I need to find the row and column number for the largest element of an MxN 2D list. If there is more than on, I want to report the one with the smallest row and column number. If possible, I want to do it without numpy as I am still trying to get the hang of Python by doing these exercises.

Here is an example of what I would like to do:

# m rows and n integers (columns)
m = 3
n = 4
# The 2D-list
arr = [[0, 3, 2, 4],
       [2, 3, 5, 5],
       [5, 1, 2, 3]]

And the output would then need to be:

[1, 2]

As the first 5 is the largest element with the smallest row and column number.

I have gotten as far as finding the largest value per row, but now I just need to compare this per column and the print the indices. This is what I have up to now:

# m rows and n integers (columns)
m = 3
n = 4
MxN = [m, n]
# The 2D-list
arr = [[0, 3, 2, 4],
       [2, 3, 5, 5],
       [5, 1, 2, 3]]

for i in range(MxN[0]):
    row = arr[i]
    maxValue = max(row)
    index = row.index(maxValue)
    print(maxValue, index)

Which gives me the output:

4 3
5 2
5 0

I have no idea how to go on further.

Answer 1

You can just iterate over rows and columns save the index when find a larger number.
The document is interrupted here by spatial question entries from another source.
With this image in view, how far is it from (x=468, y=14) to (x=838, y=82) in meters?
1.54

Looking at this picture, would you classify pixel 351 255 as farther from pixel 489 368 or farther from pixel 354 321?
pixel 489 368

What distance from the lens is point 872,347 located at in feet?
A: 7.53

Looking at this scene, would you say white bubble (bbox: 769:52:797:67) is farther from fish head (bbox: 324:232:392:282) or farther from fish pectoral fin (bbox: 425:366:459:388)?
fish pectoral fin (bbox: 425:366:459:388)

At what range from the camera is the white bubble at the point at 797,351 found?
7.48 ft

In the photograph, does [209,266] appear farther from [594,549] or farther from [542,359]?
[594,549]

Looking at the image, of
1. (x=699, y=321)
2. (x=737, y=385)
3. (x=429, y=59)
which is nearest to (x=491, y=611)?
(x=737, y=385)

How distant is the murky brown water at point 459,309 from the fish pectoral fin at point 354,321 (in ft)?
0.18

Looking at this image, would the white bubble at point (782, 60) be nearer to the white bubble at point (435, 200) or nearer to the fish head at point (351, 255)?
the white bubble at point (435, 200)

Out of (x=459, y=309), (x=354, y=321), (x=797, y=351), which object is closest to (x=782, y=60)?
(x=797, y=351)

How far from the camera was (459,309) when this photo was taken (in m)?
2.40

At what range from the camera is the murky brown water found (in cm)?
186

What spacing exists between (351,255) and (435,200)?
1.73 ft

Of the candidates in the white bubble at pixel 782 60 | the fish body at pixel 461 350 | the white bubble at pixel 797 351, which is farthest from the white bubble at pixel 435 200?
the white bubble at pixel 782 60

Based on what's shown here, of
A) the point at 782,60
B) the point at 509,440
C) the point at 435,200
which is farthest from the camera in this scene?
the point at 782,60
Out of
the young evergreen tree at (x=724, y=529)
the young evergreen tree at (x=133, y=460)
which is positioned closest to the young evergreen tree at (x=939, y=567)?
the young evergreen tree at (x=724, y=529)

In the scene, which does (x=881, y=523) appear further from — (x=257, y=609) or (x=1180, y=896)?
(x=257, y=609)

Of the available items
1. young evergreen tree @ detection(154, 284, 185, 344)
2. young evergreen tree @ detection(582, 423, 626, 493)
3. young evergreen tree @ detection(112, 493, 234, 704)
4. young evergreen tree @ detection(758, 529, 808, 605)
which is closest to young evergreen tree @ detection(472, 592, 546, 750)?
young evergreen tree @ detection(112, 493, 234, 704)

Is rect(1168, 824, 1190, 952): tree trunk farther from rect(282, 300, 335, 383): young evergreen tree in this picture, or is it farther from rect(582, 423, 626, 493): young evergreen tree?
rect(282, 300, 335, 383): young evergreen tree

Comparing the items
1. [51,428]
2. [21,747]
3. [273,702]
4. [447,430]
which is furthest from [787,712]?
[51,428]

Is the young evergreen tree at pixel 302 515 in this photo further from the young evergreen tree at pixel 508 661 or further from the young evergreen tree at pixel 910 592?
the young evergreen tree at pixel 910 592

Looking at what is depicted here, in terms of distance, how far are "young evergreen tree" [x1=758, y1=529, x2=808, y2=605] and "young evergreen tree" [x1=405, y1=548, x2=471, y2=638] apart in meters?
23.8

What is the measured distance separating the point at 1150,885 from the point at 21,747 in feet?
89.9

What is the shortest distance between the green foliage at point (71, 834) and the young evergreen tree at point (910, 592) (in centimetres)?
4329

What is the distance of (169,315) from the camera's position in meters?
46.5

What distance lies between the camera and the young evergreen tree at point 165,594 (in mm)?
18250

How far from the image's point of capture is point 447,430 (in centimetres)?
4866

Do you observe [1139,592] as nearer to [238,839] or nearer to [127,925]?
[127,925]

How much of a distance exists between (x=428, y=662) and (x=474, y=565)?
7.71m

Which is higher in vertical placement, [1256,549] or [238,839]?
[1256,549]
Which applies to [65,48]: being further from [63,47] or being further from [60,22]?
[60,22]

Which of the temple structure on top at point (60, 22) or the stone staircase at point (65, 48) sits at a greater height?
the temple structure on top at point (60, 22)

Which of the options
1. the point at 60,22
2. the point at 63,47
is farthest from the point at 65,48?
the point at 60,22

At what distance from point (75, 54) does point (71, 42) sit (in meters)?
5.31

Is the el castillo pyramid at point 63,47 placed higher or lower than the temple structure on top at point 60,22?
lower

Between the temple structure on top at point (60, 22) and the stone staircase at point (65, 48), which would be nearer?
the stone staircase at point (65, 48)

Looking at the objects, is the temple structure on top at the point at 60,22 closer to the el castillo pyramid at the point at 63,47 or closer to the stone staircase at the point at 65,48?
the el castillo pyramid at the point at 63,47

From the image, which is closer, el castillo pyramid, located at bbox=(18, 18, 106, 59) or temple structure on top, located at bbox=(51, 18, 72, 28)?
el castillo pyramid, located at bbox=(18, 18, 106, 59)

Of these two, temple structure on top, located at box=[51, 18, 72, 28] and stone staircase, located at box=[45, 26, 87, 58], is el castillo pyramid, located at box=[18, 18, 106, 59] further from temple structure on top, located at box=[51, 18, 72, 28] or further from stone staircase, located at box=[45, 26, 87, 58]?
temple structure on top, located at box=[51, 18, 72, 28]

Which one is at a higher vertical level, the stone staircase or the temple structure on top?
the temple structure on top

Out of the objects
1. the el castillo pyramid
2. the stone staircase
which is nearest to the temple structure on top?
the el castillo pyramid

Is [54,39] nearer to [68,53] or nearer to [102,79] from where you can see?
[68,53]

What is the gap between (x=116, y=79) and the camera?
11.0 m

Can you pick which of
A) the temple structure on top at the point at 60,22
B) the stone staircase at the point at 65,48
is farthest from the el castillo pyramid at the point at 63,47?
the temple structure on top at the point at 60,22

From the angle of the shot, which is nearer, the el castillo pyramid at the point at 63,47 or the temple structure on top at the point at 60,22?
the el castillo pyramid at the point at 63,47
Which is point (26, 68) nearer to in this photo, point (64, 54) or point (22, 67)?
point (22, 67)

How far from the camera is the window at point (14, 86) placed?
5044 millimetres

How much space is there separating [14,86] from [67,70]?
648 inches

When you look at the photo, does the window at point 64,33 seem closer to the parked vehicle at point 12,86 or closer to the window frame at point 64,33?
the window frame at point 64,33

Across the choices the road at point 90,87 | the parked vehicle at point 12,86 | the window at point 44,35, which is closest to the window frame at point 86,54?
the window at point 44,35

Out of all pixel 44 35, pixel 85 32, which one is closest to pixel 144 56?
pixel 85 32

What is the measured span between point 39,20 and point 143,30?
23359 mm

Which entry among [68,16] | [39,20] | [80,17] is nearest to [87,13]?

# m rows and n integers (columns)
m = 3
n = 4
MxN = [m, n]
# The 2D-list
arr = [[0, 3, 2, 4],
       [2, 3, 5, 5],
       [5, 1, 2, 3]]

max_num = float("-inf")
index = [-1, -1]

for i in range(MxN[0]):
    for j in range(MxN[1]):
        if arr[i][j] > max_num:
            max_num = arr[i][j]
            index = [i, j]

print(index)